Selected text:
# Lecture 5: Unsupervised Learning - PCA and t-SNE

## **Learning Outcomes**
- Understand the concept of dimensionality reduction and its importance in machine learning.
- Learn to apply Principal Component Analysis (PCA) and t-SNE for visualizing high-dimensional data.
- Explore real-world applications of unsupervised learning using satellite imagery data.

---

## **What We Will Learn**
1. What is dimensionality reduction?
2. How does PCA work, and what is its significance in data analysis?
3. How to apply t-SNE to visualize non-linear relationships in high-dimensional data.
4. Hands-on demonstration with the EuroSAT Dataset.

---

## **Questions to Consider**
- What are the key differences between PCA and t-SNE?
- Why is dimensionality reduction important for satellite imagery?
- Can we identify land-cover patterns in the EuroSAT dataset using unsupervised learning?

---

## **Dataset Description**
- **Dataset Name**: EuroSAT (Sentinel-2 Satellite Images)
- **Number of Classes**: 10 land-cover types (e.g., Forest, Urban, Cropland).
- **Data Shape**: RGB images with size 64x64 pixels.
- **Use Case**: Dimensionality reduction to visualize and cluster satellite images.

---

## **Steps in this Notebook**
1. Import and preprocess the EuroSAT dataset.
2. Apply PCA to reduce dimensions and explain variance.
3. Visualize the data using t-SNE.
4. Discuss findings and implications of dimensionality reduction.

---

## **Guiding Questions**
1. How can we preprocess satellite images for unsupervised learning?
2. What are the practical use cases of PCA and t-SNE for satellite imagery?
3. How do PCA and t-SNE complement each other for data visualization?
4. What patterns can we observe in satellite images after dimensionality reduction?

---

## **Dataset Visualization and Feature Exploration**
### What We Will Do:
- Visualize sample images to understand the dataset structure.
- Explore the distribution of land-cover classes.
- Prepare the dataset for unsupervised learning.


## EuroSAT Dataset Features

The EuroSAT dataset consists of Sentinel-2 satellite images across 10 classes:
1. Annual Crop
2. Forest
3. Herbaceous Vegetation
4. Highway
5. Industrial
6. Pasture
7. Permanent Crop
8. Residential
9. River
10. Sea/Lake

### Key Details:
- **Image Dimensions**: 64x64 pixels
- **Number of Classes**: 10
- **Channels**: RGB (3 channels)

Dataset extract:
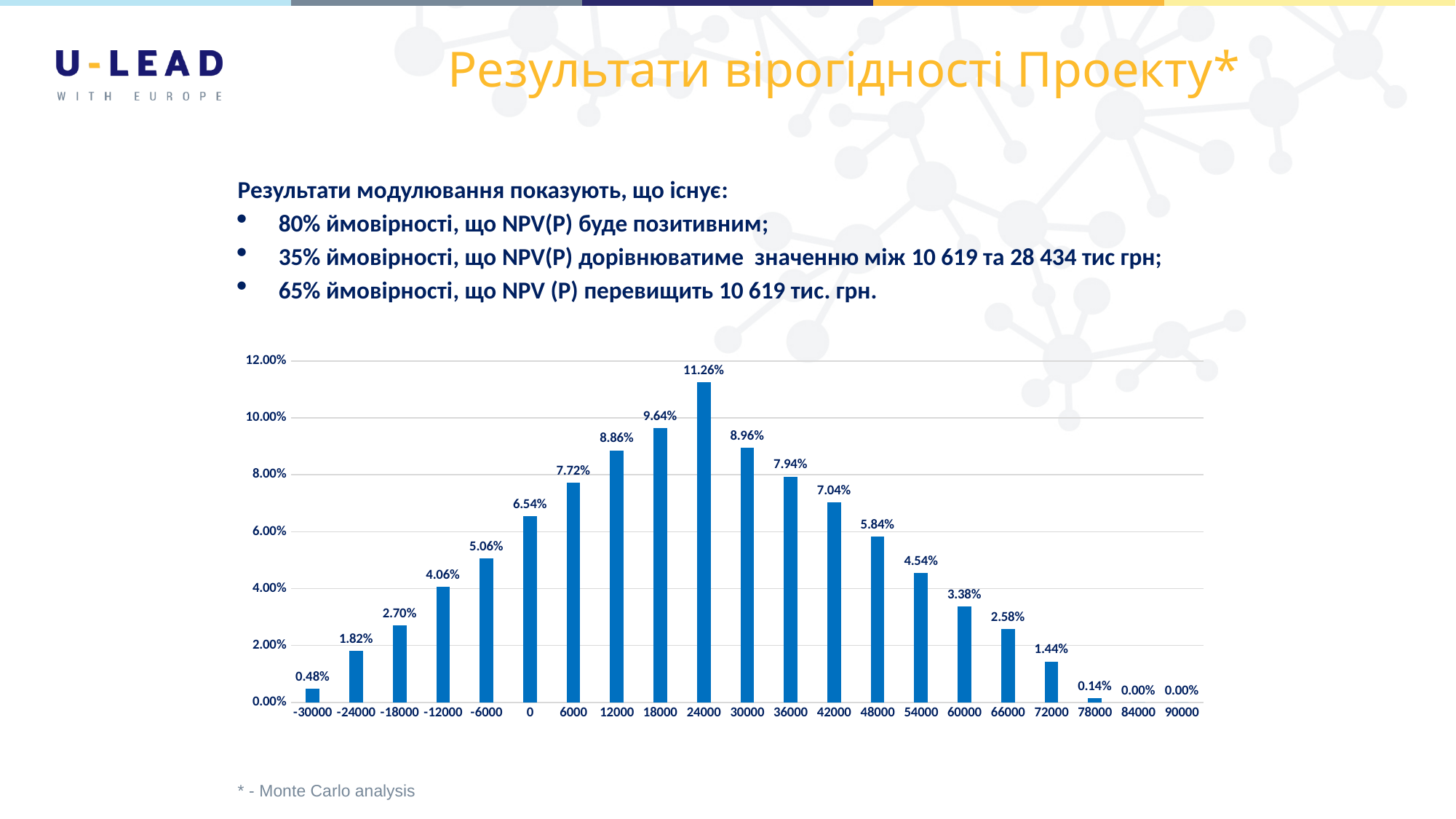
What is the difference between the values for 24000 and 18000? 1.62% Which category has the highest value? 24000 How many categories are shown on the x axis? 21 What is the value for the -12000 category? 4.06% Which is larger, the value for 0 or the value for 42000? 42000 Is the value for 54000 greater or less than 4.00%? greater What is the value for the 60000 category? 3.38% What is the value for the 24000 category? 11.26% Do the values rise or fall from -30000 to 24000 along the x axis? rise What is the title of the slide containing the chart? Результати вірогідності Проекту* What is the difference between the values for 30000 and 36000? 1.02% What kind of chart is shown on the slide? bar chart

Apply what you read:
a: Return the part of the lecture notes between "## **Dataset Description**" and "data using t-SNE.", inclusive, copied word for word.
b: According to the lecture notes, what pixel size are the EuroSAT images?
The data after the lecture notes has no role here.

Per-task outputs:
a:
## **Dataset Description**
- **Dataset Name**: EuroSAT (Sentinel-2 Satellite Images)
- **Number of Classes**: 10 land-cover types (e.g., Forest, Urban, Cropland).
- **Data Shape**: RGB images with size 64x64 pixels.
- **Use Case**: Dimensionality reduction to visualize and cluster satellite images.

---

## **Steps in this Notebook**
1. Import and preprocess the EuroSAT dataset.
2. Apply PCA to reduce dimensions and explain variance.
3. Visualize the data using t-SNE.

b: 64x64 pixels.